> **Required work**:
A) Please restate the paragraph of the notes on hitting sets that begins "Lemma 25. Let" in a shorter form, keeping its main facts.
B) Carry on the notes on hitting sets from their final sentence.

> **Quoted text**:
____________________

Note that \(\sigma(\pi(\mathcal T))=\sigma(\mathcal T)\) for any collection \(\mathcal T\). It follows that eliminating sets from \(\mathcal S\) does not eliminate any hitting sets of \(\mathcal S\).

Suppose that \(T\) is a hitting set of \(\mathcal S\) and let \(S_1,\cdots, S_c\) be a flower of \(\mathcal S\) with heart \(H\). If \(T\cap H\neq\emptyset\), then \(T\) is a hitting set of \(S\cup\{H\}\). If \(T\cap H=\emptyset\) then \(T\) must be a hitting set of \(\mathcal S\cup\{S_1\diagdown H,\cdots,S_c\diagdown H\}\). Thus any hitting set of \(\mathcal S\) is preserved in at least one recursive branch.

It's easy to see that Reduce always terminates.

It remains to establish qualitative properties of Reduce: Every restriction output by Reduce is sparse, i.e., contains at most \(Cn\) sets, for a constant \(C=C(k,\epsilon)\).

Lemma 25. Let \(C=\sum_{i=1}^k(\theta_{i-1}-1)\). Every restriction \(\mathcal T\) output by Reduce contains at most \((\theta_{i-1}-1)n\) many \(i\)-sets, and therefore at most \(Cn\) sets in total.

Prove by contradiction. Use pigeonhole principle.

The number of restriction output by Reduce should be bounded by the number of leaves \(t\) in the recursion tree.

Lemma 26. Let \(0\lt m\lt n\) be integers. It holds that

\[ \sum_{i=1}^m{n\choose i}\le2^{H(\frac{m}{n})\cdot n}.\\ \]

\[ H(p)=p\log_2(1/p)+(1-p)\log_2(1/(1-p)) \]

Corollary 14. A binary tree of depth \(h\) in which every root-to-leaf path follows the right child at most \(\gamma h\) times has at most \(2^{H(\gamma)h}\) leafs.

Proof by Lemma 26.

When \(\gamma\le1/2\) we have \(H(\gamma)\le2\gamma\log_2(1/\gamma)\), thus we use the simpler upper bound \(2^{(2\gamma\log_2(1/\gamma))h}\) on the number of leaves.

____________________

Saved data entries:

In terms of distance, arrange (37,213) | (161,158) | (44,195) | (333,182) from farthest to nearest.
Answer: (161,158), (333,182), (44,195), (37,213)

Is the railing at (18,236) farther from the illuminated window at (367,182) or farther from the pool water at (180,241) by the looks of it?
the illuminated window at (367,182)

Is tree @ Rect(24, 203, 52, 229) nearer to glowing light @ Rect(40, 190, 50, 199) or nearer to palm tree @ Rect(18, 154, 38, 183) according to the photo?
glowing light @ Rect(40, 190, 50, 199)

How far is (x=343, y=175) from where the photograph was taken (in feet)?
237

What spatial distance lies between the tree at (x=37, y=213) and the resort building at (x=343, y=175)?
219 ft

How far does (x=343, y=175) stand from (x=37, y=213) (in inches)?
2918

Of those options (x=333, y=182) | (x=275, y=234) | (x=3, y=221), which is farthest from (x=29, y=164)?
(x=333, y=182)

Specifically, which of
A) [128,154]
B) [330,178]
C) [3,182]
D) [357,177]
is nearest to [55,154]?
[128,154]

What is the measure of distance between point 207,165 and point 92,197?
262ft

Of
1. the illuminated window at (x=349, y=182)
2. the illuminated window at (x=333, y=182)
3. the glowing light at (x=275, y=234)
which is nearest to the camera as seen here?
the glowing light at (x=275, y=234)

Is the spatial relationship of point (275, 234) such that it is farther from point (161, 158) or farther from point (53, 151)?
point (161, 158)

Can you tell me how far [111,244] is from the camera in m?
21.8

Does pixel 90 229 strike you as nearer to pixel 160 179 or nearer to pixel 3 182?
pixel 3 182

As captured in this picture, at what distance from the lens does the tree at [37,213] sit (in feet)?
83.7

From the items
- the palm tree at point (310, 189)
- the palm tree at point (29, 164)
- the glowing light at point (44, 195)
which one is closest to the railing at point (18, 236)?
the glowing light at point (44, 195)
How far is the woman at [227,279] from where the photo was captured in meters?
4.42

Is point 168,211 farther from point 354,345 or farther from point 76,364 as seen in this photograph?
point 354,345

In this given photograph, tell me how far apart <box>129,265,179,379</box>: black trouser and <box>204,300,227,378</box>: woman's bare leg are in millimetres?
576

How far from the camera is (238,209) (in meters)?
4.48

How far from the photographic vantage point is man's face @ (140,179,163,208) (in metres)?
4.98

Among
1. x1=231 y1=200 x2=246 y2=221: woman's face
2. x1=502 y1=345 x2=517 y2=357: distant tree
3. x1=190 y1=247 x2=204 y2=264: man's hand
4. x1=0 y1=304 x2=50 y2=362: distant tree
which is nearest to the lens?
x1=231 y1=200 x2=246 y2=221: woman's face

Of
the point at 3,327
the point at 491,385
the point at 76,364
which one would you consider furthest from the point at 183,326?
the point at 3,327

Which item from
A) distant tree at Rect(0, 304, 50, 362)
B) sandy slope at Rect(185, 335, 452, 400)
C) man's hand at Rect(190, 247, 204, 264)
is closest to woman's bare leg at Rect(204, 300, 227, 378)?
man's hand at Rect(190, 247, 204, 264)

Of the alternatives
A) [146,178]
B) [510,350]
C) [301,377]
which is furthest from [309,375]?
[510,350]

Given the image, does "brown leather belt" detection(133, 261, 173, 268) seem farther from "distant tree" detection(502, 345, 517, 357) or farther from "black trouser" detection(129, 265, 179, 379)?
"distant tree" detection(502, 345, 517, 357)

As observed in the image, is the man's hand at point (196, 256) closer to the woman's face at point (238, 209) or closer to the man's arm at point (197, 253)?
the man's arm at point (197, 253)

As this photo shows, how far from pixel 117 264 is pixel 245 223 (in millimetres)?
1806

____________________

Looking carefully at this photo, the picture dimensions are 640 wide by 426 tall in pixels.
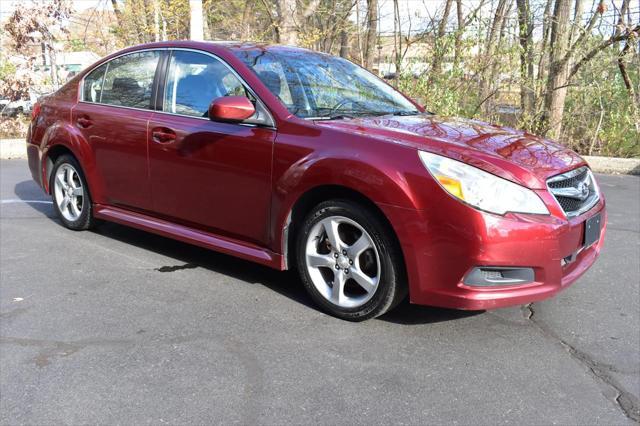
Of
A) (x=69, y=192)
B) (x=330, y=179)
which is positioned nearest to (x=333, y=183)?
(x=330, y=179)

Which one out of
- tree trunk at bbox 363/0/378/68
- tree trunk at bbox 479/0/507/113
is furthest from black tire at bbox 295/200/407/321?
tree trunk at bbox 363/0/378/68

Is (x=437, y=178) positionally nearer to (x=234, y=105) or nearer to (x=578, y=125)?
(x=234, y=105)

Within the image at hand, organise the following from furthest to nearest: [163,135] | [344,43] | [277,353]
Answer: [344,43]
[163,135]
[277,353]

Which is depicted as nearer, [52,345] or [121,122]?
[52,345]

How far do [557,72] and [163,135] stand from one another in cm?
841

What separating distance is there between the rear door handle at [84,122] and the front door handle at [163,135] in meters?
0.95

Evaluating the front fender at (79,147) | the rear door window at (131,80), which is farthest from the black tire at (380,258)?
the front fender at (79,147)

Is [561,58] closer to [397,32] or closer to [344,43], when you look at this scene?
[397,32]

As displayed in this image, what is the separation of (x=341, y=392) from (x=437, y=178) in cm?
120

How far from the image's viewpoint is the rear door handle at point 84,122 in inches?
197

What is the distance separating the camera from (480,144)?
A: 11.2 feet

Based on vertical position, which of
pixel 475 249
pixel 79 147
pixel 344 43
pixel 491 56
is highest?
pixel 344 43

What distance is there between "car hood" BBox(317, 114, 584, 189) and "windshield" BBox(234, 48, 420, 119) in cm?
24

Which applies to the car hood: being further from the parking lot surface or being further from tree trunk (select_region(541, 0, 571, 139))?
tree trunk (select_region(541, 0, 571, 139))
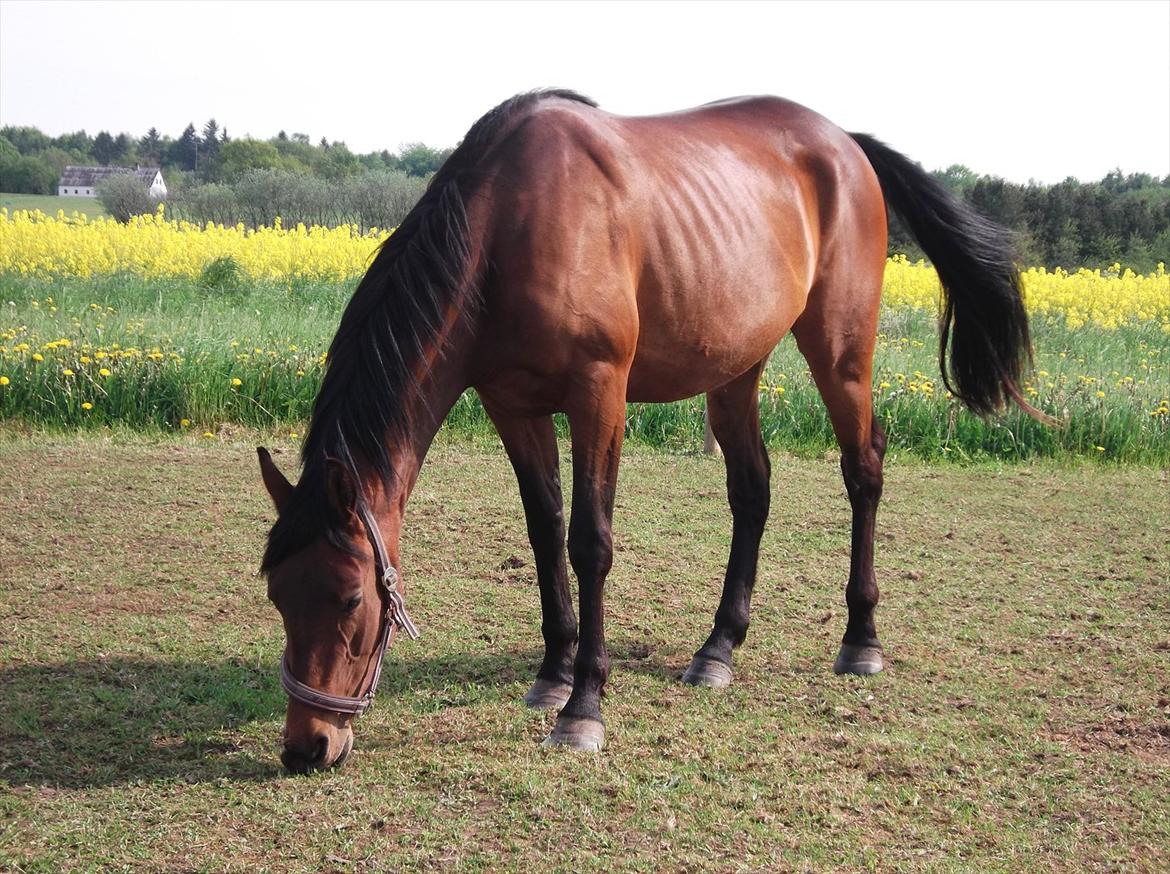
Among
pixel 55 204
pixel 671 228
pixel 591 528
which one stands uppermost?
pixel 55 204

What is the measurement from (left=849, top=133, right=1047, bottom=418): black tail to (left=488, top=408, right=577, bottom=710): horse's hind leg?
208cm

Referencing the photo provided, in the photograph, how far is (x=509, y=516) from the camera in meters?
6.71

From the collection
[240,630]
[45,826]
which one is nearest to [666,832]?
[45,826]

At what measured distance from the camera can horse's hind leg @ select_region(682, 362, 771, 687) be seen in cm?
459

____________________

> **Final answers**:
A) Lemma 25: with \(C=\sum_{i=1}^k(\theta_{i-1}-1)\), each restriction \(\mathcal T\) that Reduce outputs has no more than \((\theta_{i-1}-1)n\) \(i\)-sets, so no more than \(Cn\) sets overall.

B)
Lemma 27. If Reduce\((\mathcal T)\) recursively calls Reduce\((\mathcal T')\) by adding an \(i\)-set to \(\mathcal T\), then \(\mathcal I_i(\mathcal T')\) holds. Furthermore in all recursive calls Reduce\((\mathcal T'')\) that follows, the invariant \(\mathcal I_i(\mathcal T'')\) holds.

~~没咋看懂这个引理~~

Lemma 28. Any set \(S\) can eliminate at most \(2(\theta_{i-1}-1)\) of the added \(i\)-sets.

Lemma 29. Let \(1\lt i\lt k\) and suppose \(\beta_{i-1}\) is s.t. at most \(\beta_{i-1}n\) sets of size at most \(i-1\) that are added along a given path of the recursion tree of Reduce. Then the number of \(i\)-sets added along that path is at most \((2\beta_{i-1}+1)(\theta_{i-1}-1)n\).

Corollary 15. At most \(\beta_in\) sets of size at most \(i\) are added along any path of the recursion tree of Reduce, for all \(1\le i\lt k\).

Lemma 30. Along any path of the recursion tree of Reduce at most \(\beta_in/\theta_i\) families are created by adding petals of size \(i\) for every \(1\le i\lt k\).

We set \(\theta_i\) in such a way that the ratio \(\theta_i/\beta_i\) is equal to an integer constant \(\alpha\), to be fixed later, for \(1\le i\le k\). Thus

\[ \beta_i=4\beta_{i-1}\theta_{i-1}=4\alpha(\beta_{i-1})^2\\ \]

\[ \Rightarrow \beta_i=(4\alpha)^{2^{i-1}-1},\theta_i=\alpha(4\alpha)^{2^{i-1}-1}\forall 1\le i\le k \]

Corollary 16. Along any path of the recursion tree of Reduce at most \(kn/\alpha\) families are created by adding petals.

~~让我缓缓~~

The Exponential Time Hypothesis

A stronger hypothesis than \(P\neq NP\): Exponential time is required to decide \(SAT\).

Exponential time hypothesis (aka ETH): \(kSAT\) requires worst-case linear exponential time, for all \(k\ge3\).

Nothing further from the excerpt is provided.